Determine which lines of the records include the word "over", and copy them.

*** Data ***

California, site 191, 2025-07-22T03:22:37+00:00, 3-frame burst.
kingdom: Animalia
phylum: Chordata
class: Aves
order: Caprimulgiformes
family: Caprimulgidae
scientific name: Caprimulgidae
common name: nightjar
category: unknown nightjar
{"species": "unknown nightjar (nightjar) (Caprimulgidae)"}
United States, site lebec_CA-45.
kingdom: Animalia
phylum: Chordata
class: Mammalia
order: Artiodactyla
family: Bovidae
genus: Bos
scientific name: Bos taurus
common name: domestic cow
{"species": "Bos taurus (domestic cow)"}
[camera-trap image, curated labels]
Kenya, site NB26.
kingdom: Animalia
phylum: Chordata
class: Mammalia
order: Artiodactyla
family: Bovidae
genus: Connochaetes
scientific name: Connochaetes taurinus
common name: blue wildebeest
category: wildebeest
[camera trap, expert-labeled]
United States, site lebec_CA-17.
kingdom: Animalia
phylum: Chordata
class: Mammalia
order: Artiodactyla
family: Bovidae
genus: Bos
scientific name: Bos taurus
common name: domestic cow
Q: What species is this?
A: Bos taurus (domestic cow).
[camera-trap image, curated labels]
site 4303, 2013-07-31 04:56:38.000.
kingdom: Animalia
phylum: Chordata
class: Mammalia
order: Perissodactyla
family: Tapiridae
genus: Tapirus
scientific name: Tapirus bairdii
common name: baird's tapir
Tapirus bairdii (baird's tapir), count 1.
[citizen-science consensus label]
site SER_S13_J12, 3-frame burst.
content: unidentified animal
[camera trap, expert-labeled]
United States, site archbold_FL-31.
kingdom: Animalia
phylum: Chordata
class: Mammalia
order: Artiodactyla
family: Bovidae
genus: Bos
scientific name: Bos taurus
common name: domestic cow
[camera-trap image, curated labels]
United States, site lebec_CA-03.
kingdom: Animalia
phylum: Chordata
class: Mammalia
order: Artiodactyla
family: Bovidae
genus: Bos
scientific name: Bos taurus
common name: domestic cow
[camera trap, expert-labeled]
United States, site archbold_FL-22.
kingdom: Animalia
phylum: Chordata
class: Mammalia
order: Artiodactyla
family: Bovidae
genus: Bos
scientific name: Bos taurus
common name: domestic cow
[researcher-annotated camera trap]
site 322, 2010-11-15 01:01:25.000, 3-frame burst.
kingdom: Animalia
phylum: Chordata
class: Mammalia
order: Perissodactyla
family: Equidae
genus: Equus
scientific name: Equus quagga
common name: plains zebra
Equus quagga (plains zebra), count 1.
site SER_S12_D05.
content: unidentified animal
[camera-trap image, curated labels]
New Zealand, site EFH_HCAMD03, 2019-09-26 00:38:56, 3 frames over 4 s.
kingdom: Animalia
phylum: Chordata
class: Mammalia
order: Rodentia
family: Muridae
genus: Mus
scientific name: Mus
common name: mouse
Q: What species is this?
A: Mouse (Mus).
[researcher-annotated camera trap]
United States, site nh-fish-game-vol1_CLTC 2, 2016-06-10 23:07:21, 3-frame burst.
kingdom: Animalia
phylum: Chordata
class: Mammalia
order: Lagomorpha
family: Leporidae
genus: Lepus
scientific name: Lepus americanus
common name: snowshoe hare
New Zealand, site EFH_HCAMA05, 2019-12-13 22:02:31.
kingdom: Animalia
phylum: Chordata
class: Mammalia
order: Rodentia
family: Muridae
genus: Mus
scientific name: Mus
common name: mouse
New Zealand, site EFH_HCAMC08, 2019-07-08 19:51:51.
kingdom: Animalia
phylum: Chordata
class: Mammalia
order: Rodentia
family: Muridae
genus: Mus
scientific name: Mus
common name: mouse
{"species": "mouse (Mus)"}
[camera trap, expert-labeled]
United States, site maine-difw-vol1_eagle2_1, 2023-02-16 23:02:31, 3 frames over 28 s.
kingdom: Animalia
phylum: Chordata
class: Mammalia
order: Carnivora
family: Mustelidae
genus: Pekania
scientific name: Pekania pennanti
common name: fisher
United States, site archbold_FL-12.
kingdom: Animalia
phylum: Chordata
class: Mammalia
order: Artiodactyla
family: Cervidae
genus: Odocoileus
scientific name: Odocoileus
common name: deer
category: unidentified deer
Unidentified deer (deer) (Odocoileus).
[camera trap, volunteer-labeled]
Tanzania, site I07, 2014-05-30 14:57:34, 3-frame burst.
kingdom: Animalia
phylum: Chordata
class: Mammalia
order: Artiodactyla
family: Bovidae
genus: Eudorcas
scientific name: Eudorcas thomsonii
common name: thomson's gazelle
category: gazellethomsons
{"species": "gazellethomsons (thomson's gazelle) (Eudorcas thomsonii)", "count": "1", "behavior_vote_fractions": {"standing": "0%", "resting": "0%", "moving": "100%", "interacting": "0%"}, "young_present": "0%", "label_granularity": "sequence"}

***

## Solution
New Zealand, site EFH_HCAMD03, 2019-09-26 00:38:56, 3 frames over 4 s.
United States, site maine-difw-vol1_eagle2_1, 2023-02-16 23:02:31, 3 frames over 28 s.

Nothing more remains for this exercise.